Legacy of Downtown Brooklyn Traffic Calming Advocates Continues
A bit more background on the generous neckdown at Smith and Bergen spotlighted earlier today: This pedestrian amenity never would have been built without the long-term organizing for the Downtown Brooklyn Traffic Calming Project. Street protests and advocacy campaigns stretching back more than a dozen years are bearing fruit now.
And advocates are still on their game, pushing for more. This slideshow comes from Dave "Paco" Abraham, a volunteer with Transportation Alternatives’ Brooklyn Committee who’s had his eye on the corner of Smith and Bergen in particular. "I always thought that intersection needed something," he said. Thousands of commuters pass through the subway entrances on these corners every day. You’ve got students walking to schools on Bergen and customers heading to the restaurant row on Smith. They’re all contending with traffic that tends to accelerate on the excessively wide Bergen as drivers try to make the light at Court Street.

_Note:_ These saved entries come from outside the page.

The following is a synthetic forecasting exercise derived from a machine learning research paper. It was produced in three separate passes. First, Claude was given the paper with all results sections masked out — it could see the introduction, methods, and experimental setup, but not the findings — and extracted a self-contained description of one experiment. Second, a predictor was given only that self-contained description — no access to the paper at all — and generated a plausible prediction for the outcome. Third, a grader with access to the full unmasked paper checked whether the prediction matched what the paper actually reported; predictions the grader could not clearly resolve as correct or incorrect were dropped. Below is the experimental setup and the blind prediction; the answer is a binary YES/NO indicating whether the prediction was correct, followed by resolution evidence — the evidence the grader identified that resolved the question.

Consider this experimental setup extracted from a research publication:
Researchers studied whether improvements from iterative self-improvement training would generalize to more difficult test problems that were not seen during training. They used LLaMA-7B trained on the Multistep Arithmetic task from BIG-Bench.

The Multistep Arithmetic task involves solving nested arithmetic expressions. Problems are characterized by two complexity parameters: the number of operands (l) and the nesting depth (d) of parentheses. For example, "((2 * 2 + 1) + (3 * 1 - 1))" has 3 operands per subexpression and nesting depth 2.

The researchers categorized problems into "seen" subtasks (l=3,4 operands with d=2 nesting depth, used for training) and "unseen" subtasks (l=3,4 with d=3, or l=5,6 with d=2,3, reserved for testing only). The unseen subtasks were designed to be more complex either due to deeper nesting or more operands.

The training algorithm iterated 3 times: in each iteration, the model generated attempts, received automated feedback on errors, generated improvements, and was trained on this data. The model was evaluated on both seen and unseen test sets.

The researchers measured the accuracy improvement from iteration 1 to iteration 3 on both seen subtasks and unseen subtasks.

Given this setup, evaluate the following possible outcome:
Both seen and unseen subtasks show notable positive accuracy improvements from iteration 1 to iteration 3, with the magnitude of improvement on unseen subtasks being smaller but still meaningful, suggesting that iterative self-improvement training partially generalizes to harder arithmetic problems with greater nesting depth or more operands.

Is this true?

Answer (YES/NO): NO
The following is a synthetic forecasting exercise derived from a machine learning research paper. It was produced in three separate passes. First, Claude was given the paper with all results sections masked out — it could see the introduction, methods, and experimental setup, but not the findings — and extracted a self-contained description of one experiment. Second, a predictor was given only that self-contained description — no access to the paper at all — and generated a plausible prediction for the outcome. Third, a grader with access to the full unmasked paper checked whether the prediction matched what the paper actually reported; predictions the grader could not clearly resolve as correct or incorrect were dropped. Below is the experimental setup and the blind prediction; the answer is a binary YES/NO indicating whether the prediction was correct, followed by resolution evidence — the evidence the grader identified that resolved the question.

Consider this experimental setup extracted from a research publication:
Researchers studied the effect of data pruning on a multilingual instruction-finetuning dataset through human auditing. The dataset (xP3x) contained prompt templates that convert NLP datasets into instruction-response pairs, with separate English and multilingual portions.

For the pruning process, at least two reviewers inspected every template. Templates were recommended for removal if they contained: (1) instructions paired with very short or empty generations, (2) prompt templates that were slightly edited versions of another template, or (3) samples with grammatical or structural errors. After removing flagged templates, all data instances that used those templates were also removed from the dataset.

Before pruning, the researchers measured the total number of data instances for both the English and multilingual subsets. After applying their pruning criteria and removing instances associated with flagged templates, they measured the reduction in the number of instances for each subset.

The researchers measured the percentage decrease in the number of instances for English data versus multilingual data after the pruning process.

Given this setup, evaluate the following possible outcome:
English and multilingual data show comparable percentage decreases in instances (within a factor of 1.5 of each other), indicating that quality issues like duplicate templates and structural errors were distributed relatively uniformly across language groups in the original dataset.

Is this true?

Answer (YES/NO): YES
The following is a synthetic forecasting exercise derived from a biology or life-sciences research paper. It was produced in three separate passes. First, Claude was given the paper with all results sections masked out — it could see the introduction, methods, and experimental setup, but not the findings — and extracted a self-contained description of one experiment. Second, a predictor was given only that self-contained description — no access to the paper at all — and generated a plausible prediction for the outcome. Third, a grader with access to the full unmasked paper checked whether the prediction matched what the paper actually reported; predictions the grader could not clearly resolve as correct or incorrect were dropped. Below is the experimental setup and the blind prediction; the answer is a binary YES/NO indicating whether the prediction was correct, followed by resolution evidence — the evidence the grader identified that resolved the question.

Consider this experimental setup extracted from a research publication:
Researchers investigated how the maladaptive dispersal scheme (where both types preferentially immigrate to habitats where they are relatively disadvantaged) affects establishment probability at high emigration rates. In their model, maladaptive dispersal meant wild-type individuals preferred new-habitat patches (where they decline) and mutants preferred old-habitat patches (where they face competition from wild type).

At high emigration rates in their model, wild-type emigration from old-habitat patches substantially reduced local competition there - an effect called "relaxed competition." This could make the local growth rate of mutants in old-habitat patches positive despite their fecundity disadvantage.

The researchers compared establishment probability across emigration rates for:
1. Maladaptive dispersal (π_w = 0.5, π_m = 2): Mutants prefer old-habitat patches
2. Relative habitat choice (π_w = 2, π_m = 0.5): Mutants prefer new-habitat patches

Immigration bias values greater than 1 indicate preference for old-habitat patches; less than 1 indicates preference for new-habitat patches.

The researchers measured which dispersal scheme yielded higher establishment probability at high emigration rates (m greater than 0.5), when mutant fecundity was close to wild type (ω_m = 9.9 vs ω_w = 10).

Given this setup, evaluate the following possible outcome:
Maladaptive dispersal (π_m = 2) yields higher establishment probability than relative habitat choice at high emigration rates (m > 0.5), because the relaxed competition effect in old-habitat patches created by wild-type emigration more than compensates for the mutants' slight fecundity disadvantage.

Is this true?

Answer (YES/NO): YES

When Abraham heard the city was moving on a big slate of downtown Brooklyn traffic calming measures, he drew up a letter urging the maximum possible sidewalk extension and the addition of bike parking at the northwest corner of the intersection. He met with more than a dozen merchants in the immediate vicinity and asked them to sign on. "I don’t think there
was a place I went to that said no," he says. "It was tremendous." He also garnered support from local civic groups and the two nearest schools — the Brooklyn Heights Montessori School and the Mary McDowell Learning Center.
It’s hard to say precisely what effect Abraham’s campaign had on the final outcome at this intersection. But there’s a lot more sidewalk real estate here than at your typical curb extension, and, at the very least, DOT knew there was widespread local support for something ambitious, thanks to his organizing. DOT is considering the addition of bike parking, a spokesman told Streetsblog earlier this week.
If you’re interested in putting together a similar campaign for a specific intersection, Abraham has a whole tutorial about building momentum for a "bike parking swap" posted on the Livable Streets Community site.